Document segment
# # # # #

Roy and I have officially been engaged for a month.
While I certainly don’t plan on turning this blog into a wedding blog, I figured I might share some of the very unexpected feelings that have cropped up since I said, “Shut up.”
I’m scared of getting married.
I’m not scared of being married. I can’t wait to be Mrs. Schwartz. I’m just really uncomfortable with the idea of a wedding.
That’s weird, right?
I feel like a freak of bridal nature. Like there’s a gene every other girl got, where they spent their childhoods marrying off their Barbies and wearing slips on their head to promise to love, honor, and cherish their stuffed mongoose. But I didn’t. It didn’t even cross my mind as a kid that marriage was a life goal.
Maybe that’s because my parents got married in a no-frills office ceremony after work one day, and then proceeded to go out to dinner. It worked. They’re still married. I guess, I’ve never really romanticized the idea of a wedding.
So, when scoping out banquet halls or wedding dresses, all I can think is “You want me to pay how much? For a party?” I’ll be the first to tell you that I’m not a particularly frugal person, but the idea of dropping a year’s salary for many people on a party just doesn’t make sense to me.
And yet, there’s this feeling like this is what you have to do.
I’m not so sure. I’m really hoping we can find a happy medium between The Fella’s and my parents’ desire for a “real” wedding and my desire to just get it over with and get on to the whole being married part.
The good news is that Roy is basically my happy opposite in all things life-related. Where I get tense about every little thing, he takes things in stride. Where I keep all of our bills in a color-coded binder and adhere to a strict excel budget, he has no idea why I tell him to deposit certain amounts in our joint account each month—but he gladly obliges to my calculations. Where I can drink my weight in whiskey, he’d rather stick with pineapple juice on the rocks. Where I hate parties, he can’t wait to get dressed up and talk to strangers.

# # # # #

Extracted material
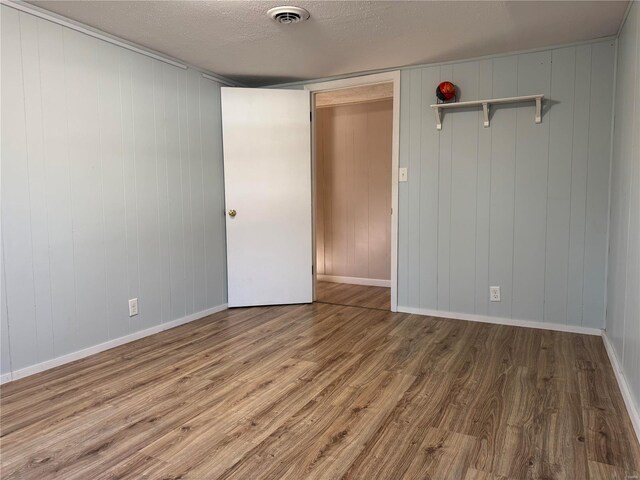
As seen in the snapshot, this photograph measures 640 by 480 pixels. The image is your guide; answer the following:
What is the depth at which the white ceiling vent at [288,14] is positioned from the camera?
8.07 feet

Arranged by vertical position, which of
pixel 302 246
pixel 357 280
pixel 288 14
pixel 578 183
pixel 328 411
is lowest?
pixel 328 411

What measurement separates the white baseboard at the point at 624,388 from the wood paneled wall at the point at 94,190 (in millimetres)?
3005

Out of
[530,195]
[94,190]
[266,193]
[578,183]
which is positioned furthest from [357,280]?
[94,190]

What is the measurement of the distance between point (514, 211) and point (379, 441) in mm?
2256

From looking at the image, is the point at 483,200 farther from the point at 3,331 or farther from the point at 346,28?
the point at 3,331

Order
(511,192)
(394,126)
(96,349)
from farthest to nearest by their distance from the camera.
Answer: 1. (394,126)
2. (511,192)
3. (96,349)

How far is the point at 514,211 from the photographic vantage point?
3.35m

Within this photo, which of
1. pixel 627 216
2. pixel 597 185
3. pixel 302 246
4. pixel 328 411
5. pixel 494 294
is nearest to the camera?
pixel 328 411

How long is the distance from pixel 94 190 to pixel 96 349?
3.46 feet

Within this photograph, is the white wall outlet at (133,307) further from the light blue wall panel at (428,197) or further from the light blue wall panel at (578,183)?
the light blue wall panel at (578,183)

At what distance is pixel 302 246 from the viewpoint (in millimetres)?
4145

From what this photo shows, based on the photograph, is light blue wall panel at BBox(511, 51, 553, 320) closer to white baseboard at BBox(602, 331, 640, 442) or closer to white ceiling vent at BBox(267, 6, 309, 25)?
white baseboard at BBox(602, 331, 640, 442)

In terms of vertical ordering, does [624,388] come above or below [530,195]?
below

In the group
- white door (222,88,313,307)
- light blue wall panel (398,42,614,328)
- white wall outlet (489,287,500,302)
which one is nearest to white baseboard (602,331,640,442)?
light blue wall panel (398,42,614,328)
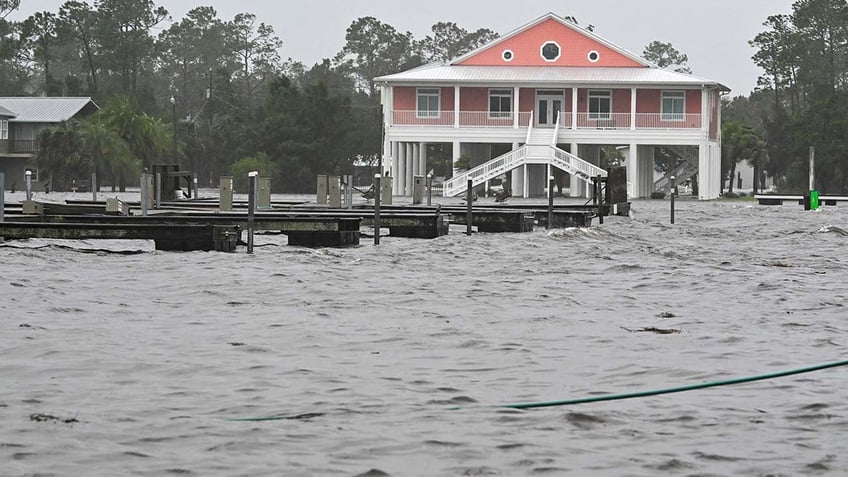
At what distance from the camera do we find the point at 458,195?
6875 centimetres

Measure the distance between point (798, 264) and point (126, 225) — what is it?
11464 mm

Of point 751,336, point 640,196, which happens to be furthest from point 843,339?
point 640,196

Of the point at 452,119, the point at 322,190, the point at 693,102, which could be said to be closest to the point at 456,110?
the point at 452,119

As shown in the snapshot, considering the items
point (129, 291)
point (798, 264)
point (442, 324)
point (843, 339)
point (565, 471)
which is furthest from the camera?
point (798, 264)

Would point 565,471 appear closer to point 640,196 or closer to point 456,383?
point 456,383

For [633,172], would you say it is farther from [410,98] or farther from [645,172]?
[410,98]

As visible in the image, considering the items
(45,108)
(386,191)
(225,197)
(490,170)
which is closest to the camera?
(225,197)

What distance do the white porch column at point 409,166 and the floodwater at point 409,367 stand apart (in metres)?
47.9

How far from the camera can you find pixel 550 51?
7456cm

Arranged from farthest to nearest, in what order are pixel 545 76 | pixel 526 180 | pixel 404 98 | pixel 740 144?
pixel 740 144 < pixel 404 98 < pixel 545 76 < pixel 526 180

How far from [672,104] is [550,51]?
7.06 m

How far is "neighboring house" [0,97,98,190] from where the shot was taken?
90.8m

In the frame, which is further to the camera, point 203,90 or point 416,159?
point 203,90

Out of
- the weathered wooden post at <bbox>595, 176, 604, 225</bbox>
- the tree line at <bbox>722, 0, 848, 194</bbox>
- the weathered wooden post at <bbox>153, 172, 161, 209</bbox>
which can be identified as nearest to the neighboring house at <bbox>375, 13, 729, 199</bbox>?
the tree line at <bbox>722, 0, 848, 194</bbox>
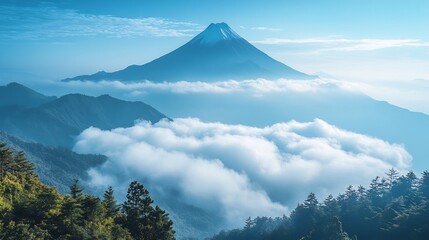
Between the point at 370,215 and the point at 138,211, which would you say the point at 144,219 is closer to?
the point at 138,211

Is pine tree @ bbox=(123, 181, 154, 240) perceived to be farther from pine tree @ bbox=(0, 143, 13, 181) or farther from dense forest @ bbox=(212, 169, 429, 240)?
dense forest @ bbox=(212, 169, 429, 240)

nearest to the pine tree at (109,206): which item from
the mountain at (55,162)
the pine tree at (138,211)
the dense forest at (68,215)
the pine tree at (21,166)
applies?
the dense forest at (68,215)

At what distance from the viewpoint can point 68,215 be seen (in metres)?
20.6

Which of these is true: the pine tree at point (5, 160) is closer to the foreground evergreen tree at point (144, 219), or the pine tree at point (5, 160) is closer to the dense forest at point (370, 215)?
the foreground evergreen tree at point (144, 219)

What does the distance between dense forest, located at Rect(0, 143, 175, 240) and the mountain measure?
97.3 meters

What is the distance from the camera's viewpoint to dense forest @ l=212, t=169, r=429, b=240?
3722 centimetres

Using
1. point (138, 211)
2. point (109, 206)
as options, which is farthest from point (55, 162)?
point (138, 211)

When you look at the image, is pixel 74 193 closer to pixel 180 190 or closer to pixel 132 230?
pixel 132 230

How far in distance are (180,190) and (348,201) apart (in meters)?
112

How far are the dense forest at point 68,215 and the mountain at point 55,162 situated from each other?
319 ft

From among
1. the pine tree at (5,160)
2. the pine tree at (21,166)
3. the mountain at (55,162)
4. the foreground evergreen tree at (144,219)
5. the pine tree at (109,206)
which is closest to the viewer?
the foreground evergreen tree at (144,219)

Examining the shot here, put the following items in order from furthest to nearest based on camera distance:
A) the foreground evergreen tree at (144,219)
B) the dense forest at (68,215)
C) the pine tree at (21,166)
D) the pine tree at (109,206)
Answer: the pine tree at (21,166)
the pine tree at (109,206)
the foreground evergreen tree at (144,219)
the dense forest at (68,215)

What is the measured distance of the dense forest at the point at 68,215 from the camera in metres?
19.6

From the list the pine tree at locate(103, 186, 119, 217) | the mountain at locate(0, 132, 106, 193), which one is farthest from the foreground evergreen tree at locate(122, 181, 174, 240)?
the mountain at locate(0, 132, 106, 193)
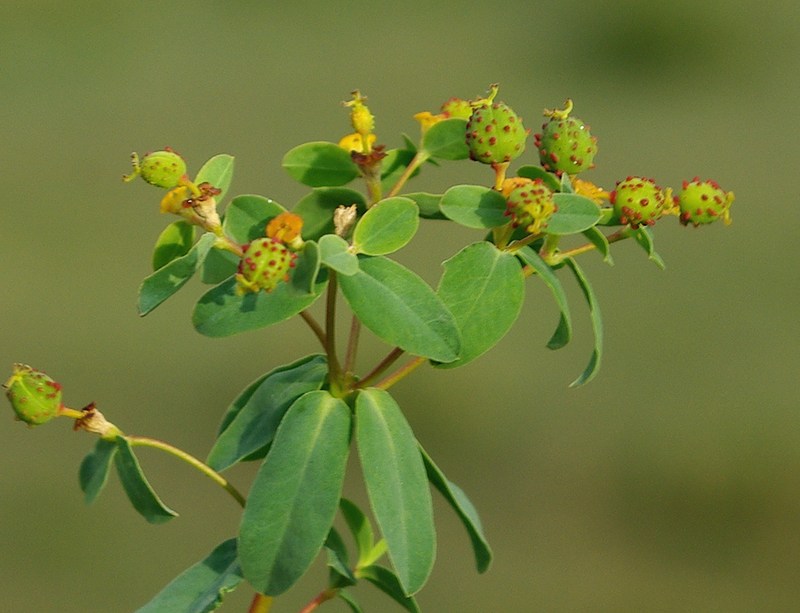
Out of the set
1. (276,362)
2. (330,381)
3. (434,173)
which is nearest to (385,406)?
(330,381)

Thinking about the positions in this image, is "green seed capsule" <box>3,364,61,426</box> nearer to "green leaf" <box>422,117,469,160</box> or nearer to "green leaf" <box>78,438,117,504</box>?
"green leaf" <box>78,438,117,504</box>

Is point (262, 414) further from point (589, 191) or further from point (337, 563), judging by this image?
point (589, 191)

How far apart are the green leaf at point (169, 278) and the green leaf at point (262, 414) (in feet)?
0.30

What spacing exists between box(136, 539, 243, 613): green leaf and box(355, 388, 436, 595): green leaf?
8 centimetres

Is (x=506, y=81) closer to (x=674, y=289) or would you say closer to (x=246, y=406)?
(x=674, y=289)

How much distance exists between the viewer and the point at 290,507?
1.37ft

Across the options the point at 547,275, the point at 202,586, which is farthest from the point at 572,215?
the point at 202,586

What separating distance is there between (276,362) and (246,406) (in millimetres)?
1217

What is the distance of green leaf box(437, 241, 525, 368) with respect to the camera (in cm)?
43

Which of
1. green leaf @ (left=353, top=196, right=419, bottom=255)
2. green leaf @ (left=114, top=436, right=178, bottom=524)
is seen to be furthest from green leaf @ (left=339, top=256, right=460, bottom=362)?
green leaf @ (left=114, top=436, right=178, bottom=524)

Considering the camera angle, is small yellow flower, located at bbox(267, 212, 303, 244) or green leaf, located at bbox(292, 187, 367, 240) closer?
small yellow flower, located at bbox(267, 212, 303, 244)

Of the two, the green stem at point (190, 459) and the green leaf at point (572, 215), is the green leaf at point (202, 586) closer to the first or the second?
the green stem at point (190, 459)

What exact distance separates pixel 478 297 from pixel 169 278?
0.40 ft

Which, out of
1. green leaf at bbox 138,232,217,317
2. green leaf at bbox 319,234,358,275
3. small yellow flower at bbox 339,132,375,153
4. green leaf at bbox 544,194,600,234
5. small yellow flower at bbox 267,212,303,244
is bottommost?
green leaf at bbox 138,232,217,317
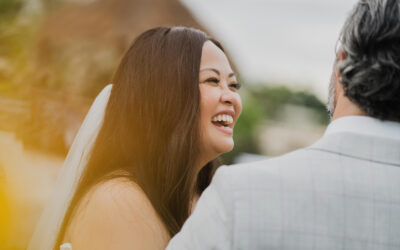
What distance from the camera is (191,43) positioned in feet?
8.13

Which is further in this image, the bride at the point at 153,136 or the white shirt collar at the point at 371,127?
the bride at the point at 153,136

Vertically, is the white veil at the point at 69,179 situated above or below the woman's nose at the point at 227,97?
below

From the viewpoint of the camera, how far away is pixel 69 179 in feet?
8.05

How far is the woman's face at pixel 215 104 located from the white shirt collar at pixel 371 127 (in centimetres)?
101

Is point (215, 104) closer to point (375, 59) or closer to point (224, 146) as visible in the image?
point (224, 146)

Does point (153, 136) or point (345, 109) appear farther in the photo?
point (153, 136)

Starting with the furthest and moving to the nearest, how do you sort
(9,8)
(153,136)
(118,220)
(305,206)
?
(9,8) → (153,136) → (118,220) → (305,206)

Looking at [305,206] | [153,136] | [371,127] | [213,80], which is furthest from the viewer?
[213,80]

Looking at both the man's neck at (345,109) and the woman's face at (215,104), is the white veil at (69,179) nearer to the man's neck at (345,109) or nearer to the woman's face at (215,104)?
the woman's face at (215,104)

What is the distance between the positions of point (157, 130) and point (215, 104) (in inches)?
12.5

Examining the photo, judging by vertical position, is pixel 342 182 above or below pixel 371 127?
below

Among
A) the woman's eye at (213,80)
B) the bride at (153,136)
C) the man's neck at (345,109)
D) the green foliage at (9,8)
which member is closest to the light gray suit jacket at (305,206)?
the man's neck at (345,109)

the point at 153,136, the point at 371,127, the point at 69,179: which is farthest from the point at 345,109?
the point at 69,179

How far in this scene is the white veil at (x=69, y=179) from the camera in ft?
7.86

# # # # #

Study questions
**A.** Swap "stuffed mongoose" for "stuffed giraffe" while giving back everything in the engagement blog post from "I’m scared of" down to "romanticized the idea of a wedding.".
**B.** Answer these questions from the engagement blog post.
(i) How long have Roy and the writer officially been engaged?
(ii) What kind of ceremony did the writer's parents have?
(iii) What would Roy rather drink than whiskey?
**C.** Continue the engagement blog post from its last sentence.

Responses in order
**A.**
I’m scared of getting married.
I’m not scared of being married. I can’t wait to be Mrs. Schwartz. I’m just really uncomfortable with the idea of a wedding.
That’s weird, right?
I feel like a freak of bridal nature. Like there’s a gene every other girl got, where they spent their childhoods marrying off their Barbies and wearing slips on their head to promise to love, honor, and cherish their stuffed giraffe. But I didn’t. It didn’t even cross my mind as a kid that marriage was a life goal.
Maybe that’s because my parents got married in a no-frills office ceremony after work one day, and then proceeded to go out to dinner. It worked. They’re still married. I guess, I’ve never really romanticized the idea of a wedding.

**B.**
(i) A month.
(ii) A no-frills office ceremony after work one day, followed by dinner out.
(iii) Pineapple juice on the rocks.

**C.**
I’m incredibly thankful that he’s taking the lead on all things Soon-to-be-Schwartz. He met with the rabbi to decide on a date, has set dates to look at venues, and even set me up with a dress appointment. He understands that we live in New York City and therefore even “cheap” weddings are overpriced, and that it is all worth it because we will have memories that will last far longer than the debt acquired to create them.
I’m trying to get to that place, where it isn’t about how much everything costs, and is about us. I’m trying not to feel uncomfortable about the fact that I will have to be the center of attention for one whole day, or that the people in our lives may actually want to be there to see this thing happen and not just consider us an annoyance for infringing on a Sunday they could otherwise be watching television.
I’ve discovered that I can handle one tiny decision at a time. Do we want an engagement party? No. Do I want to wear TOMs under my dress instead of heals? Yes. Do we want a wedding planner to do the whole thing so I don’t have to? Absolutely, anyone know a good wedding planner?
I’m kind of feeling like I’m getting a big stinkin’ F when it comes to being a bride. Any married folks out there have advice for an overwhelmed blogger?